Problem to solve
Convert the data below into a numbered list with one line per item, skipping blank lines and omitting the pictures.
======== Information shown
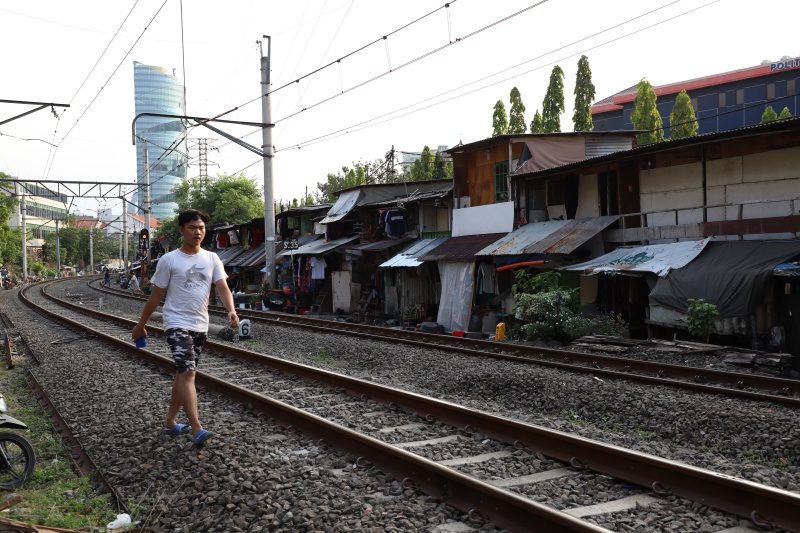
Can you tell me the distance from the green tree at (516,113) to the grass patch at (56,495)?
148 feet

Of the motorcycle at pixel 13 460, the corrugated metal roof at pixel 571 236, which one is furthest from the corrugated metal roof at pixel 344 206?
the motorcycle at pixel 13 460

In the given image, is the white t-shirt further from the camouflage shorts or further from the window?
the window

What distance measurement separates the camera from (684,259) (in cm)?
1435

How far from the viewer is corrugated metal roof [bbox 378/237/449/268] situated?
22.2 m

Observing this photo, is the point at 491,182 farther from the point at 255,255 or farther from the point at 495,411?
the point at 255,255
================
Worked answer
1. Can you tell me the distance from the green tree at (516,113) to the grass patch at (56,495)?
2. 148 feet
3. Of the motorcycle at pixel 13 460, the corrugated metal roof at pixel 571 236, which one is furthest from the corrugated metal roof at pixel 344 206?
4. the motorcycle at pixel 13 460
5. In the given image, is the white t-shirt further from the camouflage shorts or further from the window?
6. the window
7. What distance measurement separates the camera from (684,259) (in cm)?
8. 1435
9. How far from the viewer is corrugated metal roof [bbox 378/237/449/268] situated?
10. 22.2 m
11. Observing this photo, is the point at 491,182 farther from the point at 255,255 or farther from the point at 495,411?
12. the point at 255,255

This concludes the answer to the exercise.